DES MOINES, Iowa (AP) — A recently retired official overseeing Iowa’s mental health and disability services programs knew almost two years ago of plans to perform sexual experiments at a state-run institution, documents released Monday indicate.
The Iowa Department of Human Services released letters, emails, a power point presentation and other documents that indicate top management of the agency knew of serious management problems at the Glenwood Resource Center. The documents show increasing concerns by nurses, doctors and other staff members about sexual arousal experiments on patients.
An email written to Rick Shults on May 21, 2018, shows he approved of a research plan drawn up by Jerry Rea, the former superintendent at Glenwood who was fired in December.
A DHS employee in charge of purchases wrote the email to Shults asking to buy computer software for Rea to conduct sexual arousal studies on patients at Glenwood, a facility 115 miles (185 kilometers) southwest of Des Moines that cares for about 250 individuals with intellectual disabilities.
It detailed the research Rea was engaged in that “has implications for treatment of sexual preoccupation issues” for patients at Glenwood and a separate state facility that holds sexual offenders.
“Nice write up. Yes, I approve. Please keep the justification and my approval should questions arise later,” Shults responded. Shults as director of the DHS Division of Mental Health and Disability Service, had broad oversight of the DHS mental health programs including Glenwood and other facilities. He retired last month.
The pitch went on to discuss use of a penile device used for measuring arousal and said if the research was successful it could be used at other locations including a state mental health facility at Cherokee and a civil commitment location for sex offenders in Kansas.
The release of the documents comes after two doctors and four other former Glenwood employees filed a federal civil rights lawsuitearlier this month against DHS and several top officials, alleging a conspiracy to silence complaints about the sexual arousal research.
The allegations center on Rea who was hired in 2017 by the state of Iowa from Kansas. Lawsuit plaintiffs claim Rea was determined to turn the state-owned facility into a research center through medical experimentation, including “sexual arousal research” on extremely fragile and dependent residents.
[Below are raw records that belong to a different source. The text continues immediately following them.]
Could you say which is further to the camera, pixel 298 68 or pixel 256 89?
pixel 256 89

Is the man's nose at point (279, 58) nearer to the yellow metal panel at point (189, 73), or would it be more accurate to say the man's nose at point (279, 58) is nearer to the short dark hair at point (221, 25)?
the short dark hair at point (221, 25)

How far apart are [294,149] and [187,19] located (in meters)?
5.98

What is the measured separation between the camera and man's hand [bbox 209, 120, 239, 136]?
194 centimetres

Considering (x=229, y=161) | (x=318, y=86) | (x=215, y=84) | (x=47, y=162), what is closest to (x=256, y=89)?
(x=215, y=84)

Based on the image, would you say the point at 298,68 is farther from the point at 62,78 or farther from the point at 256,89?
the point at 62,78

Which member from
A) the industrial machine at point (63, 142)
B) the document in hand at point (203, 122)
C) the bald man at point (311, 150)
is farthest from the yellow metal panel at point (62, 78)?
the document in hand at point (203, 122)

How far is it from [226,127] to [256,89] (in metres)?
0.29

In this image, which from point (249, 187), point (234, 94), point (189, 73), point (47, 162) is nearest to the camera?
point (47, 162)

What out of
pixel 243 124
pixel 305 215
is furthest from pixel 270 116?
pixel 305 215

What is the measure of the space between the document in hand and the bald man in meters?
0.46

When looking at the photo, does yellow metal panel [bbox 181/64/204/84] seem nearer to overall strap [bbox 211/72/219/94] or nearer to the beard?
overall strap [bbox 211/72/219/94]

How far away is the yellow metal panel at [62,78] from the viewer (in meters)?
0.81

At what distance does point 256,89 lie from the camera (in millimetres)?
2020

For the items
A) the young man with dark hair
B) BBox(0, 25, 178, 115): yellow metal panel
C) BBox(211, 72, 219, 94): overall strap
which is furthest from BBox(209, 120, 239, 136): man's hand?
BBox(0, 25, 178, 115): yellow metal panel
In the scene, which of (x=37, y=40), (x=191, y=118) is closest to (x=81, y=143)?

It names as defendants former DHS Director Jerry Foxhoven, who resigned in June 2019 at the request of Gov. Kim Reynolds; Shults, Rea who was fired in December; and Mohammad Rehman, Glenwood medical director, who remains on the job.
The doctors and other plaintiffs allege violations of federal civil rights and whistleblower laws, wrongful termination and interference with a doctor-patient relationship.
The U.S. Department of Justice notified the state in November that it was launching an investigation into allegations of human experimentation and other treatment concerns.